'I was made redundant because of COVID-19. Two months later, I saw my role advertised.'

Klare is one of the nearly one million Australians who have lost their jobs since March. She is 35 years old, and lives in Melbourne with her partner and their four children.  

On April 23, she was made redundant from her full-time job. That date was significant because it was exactly one month after her husband, who worked in the safety department of a construction company, was also made redundant.

Klare worked as a receptionist in a car dealership. She had worked in the industry for the last eight years, both in reception and warranty roles. 

Watch: What you're like during isolation, according to your star sign. Post continues below. 

Video via Mamamia

For the first few weeks of April, she felt an ominous weight on her shoulders as the uncertainty of her employment lingered. Then her manager held a meeting. 

“Everyone got called into a meeting just before I was leaving work to sign their JobKeeper form, but I was not involved. So I went home with the feeling that I was more than likely coming back the next day to get made redundant,” she tells Mamamia. “And that's exactly what happened.”

“The owner came in and said, ‘I've got to talk to you about JobKeeper. I've got your form here to sign,’” she remembers. “Then they called me into the office and they said ‘Actually, we're making you redundant.'


“I felt really annoyed that they couldn't find a way, even to just put me on JobKeeper, because I knew that it would eventually get busy. Give it a couple of months' time and it would start to pick up again,” she thought. 

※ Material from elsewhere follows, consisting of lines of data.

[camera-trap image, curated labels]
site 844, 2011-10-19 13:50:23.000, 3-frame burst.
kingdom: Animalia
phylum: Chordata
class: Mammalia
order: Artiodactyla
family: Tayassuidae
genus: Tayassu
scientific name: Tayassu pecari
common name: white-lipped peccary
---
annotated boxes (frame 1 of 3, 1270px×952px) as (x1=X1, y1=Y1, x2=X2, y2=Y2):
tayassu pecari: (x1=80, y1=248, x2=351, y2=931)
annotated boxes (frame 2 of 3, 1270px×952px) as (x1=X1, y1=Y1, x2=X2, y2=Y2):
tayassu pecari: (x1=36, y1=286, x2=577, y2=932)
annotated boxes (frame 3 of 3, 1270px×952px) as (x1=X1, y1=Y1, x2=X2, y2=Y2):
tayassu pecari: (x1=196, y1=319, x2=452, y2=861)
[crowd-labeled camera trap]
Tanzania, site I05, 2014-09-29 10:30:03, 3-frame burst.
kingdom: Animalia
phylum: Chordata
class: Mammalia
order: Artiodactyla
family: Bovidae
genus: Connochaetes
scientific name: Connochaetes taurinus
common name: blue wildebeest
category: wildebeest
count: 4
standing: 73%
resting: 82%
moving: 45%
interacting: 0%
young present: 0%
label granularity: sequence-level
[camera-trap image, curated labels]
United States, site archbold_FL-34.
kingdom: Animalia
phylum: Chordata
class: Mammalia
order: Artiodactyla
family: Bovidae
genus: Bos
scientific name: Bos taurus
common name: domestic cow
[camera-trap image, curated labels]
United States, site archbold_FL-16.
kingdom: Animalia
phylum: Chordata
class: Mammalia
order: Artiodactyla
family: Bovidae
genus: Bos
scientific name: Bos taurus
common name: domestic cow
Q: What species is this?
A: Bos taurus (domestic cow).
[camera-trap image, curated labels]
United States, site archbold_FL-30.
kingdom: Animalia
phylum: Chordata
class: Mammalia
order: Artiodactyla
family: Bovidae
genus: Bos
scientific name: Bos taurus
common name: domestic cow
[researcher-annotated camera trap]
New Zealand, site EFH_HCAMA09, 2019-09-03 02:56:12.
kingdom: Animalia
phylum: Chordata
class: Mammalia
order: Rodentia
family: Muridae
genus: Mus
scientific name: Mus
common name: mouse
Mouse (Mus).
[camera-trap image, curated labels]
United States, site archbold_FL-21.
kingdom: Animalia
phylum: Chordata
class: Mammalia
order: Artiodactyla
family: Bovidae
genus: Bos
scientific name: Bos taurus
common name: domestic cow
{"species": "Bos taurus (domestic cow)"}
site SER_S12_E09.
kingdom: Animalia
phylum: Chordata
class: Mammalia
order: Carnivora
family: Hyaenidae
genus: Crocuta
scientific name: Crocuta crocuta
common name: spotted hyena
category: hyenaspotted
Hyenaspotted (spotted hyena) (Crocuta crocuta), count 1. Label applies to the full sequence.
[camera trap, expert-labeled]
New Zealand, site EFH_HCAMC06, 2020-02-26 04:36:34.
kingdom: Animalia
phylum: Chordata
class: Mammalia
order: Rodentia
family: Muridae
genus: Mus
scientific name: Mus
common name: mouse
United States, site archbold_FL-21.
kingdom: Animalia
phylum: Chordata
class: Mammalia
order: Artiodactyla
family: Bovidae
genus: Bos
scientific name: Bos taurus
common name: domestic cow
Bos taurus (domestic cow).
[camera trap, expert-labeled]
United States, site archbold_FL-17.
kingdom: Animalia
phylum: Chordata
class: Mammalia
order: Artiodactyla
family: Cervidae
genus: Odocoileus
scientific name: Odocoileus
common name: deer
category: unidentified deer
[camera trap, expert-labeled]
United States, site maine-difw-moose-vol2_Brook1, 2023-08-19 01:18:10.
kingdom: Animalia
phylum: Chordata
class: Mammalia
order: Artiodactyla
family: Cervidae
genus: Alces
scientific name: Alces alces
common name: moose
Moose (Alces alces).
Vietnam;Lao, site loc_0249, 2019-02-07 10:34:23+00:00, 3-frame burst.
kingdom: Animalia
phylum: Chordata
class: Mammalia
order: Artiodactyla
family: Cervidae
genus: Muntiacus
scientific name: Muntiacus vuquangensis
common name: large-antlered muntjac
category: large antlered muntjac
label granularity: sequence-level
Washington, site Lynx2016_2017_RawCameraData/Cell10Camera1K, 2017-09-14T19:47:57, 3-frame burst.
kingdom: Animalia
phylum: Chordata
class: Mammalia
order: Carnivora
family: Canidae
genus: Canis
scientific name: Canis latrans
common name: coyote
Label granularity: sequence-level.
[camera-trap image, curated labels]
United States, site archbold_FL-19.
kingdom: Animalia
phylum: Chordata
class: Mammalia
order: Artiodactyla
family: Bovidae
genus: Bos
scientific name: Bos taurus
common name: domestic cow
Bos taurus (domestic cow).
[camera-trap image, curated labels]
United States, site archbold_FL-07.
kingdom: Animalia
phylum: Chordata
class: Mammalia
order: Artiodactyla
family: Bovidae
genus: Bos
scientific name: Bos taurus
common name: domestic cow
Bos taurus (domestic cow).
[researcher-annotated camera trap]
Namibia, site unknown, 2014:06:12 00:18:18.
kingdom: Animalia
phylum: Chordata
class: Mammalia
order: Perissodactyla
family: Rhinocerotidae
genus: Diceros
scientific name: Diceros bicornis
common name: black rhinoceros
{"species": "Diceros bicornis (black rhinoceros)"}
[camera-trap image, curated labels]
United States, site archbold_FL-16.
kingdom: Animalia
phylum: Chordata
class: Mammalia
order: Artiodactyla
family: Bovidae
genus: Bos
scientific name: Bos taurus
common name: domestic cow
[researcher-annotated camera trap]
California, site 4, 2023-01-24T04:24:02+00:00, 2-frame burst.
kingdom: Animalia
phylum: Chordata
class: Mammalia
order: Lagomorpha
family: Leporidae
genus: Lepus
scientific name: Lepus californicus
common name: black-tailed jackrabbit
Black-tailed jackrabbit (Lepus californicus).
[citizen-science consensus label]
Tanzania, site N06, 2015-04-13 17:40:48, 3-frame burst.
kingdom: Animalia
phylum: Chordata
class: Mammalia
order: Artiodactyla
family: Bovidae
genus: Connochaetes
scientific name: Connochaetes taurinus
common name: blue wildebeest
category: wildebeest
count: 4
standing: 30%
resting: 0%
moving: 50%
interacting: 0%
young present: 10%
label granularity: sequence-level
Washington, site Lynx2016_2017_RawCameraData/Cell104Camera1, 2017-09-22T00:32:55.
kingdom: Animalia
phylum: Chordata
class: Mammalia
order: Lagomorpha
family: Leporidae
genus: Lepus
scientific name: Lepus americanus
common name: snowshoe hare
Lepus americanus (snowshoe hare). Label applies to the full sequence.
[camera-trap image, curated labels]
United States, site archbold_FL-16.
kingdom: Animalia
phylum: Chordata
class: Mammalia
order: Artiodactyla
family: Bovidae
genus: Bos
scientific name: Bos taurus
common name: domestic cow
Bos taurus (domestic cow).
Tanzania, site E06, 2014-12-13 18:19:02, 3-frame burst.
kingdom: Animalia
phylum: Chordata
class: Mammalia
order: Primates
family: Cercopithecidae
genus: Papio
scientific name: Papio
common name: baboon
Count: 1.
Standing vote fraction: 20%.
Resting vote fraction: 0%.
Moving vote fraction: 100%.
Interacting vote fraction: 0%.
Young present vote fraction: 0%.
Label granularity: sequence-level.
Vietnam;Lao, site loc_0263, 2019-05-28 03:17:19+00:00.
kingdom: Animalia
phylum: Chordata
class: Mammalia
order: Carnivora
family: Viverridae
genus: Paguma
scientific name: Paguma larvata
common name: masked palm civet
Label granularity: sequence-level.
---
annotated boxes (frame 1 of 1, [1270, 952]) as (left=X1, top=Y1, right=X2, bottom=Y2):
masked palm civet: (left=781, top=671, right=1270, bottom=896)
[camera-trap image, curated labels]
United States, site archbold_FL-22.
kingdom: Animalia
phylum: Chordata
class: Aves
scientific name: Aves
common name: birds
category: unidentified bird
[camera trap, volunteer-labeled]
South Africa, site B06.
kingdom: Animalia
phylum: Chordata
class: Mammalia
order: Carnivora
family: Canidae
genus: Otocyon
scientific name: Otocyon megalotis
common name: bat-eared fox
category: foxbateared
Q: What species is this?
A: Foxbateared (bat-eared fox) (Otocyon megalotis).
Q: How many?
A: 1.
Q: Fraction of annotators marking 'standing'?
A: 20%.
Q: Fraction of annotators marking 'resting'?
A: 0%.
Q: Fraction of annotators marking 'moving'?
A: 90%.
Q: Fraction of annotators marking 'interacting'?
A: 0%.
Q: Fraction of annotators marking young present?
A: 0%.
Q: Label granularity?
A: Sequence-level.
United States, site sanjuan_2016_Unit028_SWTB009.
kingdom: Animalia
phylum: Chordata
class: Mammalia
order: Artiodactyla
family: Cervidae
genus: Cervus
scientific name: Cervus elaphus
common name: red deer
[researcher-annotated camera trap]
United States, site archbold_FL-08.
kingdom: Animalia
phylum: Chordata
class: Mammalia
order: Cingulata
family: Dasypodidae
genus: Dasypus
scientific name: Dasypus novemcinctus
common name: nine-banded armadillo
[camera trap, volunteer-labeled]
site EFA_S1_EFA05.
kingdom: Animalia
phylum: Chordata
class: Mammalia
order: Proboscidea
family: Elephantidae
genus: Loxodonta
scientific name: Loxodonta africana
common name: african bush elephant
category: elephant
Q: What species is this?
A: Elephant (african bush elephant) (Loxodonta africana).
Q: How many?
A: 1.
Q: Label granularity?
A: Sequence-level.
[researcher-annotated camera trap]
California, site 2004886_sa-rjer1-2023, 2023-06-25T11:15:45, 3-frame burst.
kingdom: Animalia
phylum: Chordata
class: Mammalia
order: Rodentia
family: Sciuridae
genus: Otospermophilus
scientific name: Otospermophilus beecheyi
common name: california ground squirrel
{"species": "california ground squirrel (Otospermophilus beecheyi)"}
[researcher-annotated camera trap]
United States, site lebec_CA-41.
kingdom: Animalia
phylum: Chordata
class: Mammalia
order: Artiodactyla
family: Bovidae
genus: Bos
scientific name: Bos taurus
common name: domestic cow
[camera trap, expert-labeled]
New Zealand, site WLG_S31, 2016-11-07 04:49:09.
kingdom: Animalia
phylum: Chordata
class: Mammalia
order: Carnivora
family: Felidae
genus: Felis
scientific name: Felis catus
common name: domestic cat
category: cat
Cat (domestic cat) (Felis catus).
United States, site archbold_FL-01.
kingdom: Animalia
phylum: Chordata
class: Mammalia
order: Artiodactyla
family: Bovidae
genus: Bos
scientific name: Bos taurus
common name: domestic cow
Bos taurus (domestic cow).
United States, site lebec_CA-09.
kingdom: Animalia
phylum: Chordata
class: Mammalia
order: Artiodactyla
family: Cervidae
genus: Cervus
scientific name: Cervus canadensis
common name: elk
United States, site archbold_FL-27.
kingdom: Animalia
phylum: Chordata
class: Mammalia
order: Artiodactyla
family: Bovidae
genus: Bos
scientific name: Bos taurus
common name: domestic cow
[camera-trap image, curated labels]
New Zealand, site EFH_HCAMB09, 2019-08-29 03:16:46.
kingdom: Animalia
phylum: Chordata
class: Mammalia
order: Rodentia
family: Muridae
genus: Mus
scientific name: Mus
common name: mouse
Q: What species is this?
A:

“I felt sad because I've never lost a job before, so I didn't really know what to do.”

In the midst of a pandemic, there was little she could do but immediately apply for JobSeeker - a payment of around $1100 a fortnight, including the coronavirus supplement which is due to end in September. 

Klare started looking for a new job. 

“I'm applying for jobs, knowing that thousands of other people are applying for. And you just don't hear anything.”

For every 18 Australians currently unemployed, there is only one job available, the Australian Unemployed Workers' Union (AUWU) revealed in June. There are over 1.6 million people unemployed in Australia, and just under 92,000 jobs currently advertised on Seek.

“It's quite painful,” Klare says. 

Klare had worked in the car dealership industry for eight years. Image: Supplied. 


Less than two months later, in mid-June, a former colleague sent her a screenshot of her position being advertised. The company was looking for a new receptionist. 

"I was ridiculously upset and annoyed because it hadn't even been two months since they made me redundant. They could have just kept me on, or put me on JobKeeper and then I could have gone back to work.

“It was frustrating... It was heartbreaking,” Klare reflects. 

Whilst the job advertisement did not specify pay, she believes it was being advertised for a lower salary.

“When I took my original position, I got a higher salary than what they wanted to pay because I had way more experience. So I imagine it would have definitely been a lower salary.”


Klare contemplated applying for her old position. “But I couldn't bring myself to, because it would have been a very passive-aggressive, nasty cover letter and I didn't think that would do me any good further down the line, in case I need to get back into that industry," she says. 

"I also contemplated emailing the managers... But I couldn't bring myself to do that either.”

Meanwhile, she feels lucky that she managed to kick-start a recent business venture during lockdown. 

In February, she completed the LadyStartup course - a six-week activation plan for women wanting to start their own business.

Klare now owns and runs PJ Events Melbourne, which organises slumber party setups for kids' birthdays.

Klare now runs her own business, organising slumber party setups for kids' birthdays. Image: Supplied. 


"I think I've been lucky because I had businesses that I was trying to get up off the ground," Klare says. "I had a really good distraction and something to occupy me and not think about it. Whereas, I think if I didn't have those, it would have had a huge effect on me."

The business was going well, she explains, until the second wave of coronavirus hit. 

The news that Melbourne will now return to hard lockdown for at least six weeks makes Klare nervous for her new business. 

"I'm worried all the momentum that I've started to build up will disappear, and then I have to start from scratch again."

Klare continues to search for a job. At the moment, she's been applying for about five a week, making it about 50 applications since her redundancy. She's yet to secure an interview. 

Today is the first of the 42-day lockdown in Melbourne, bringing even greater job insecurity for Australians.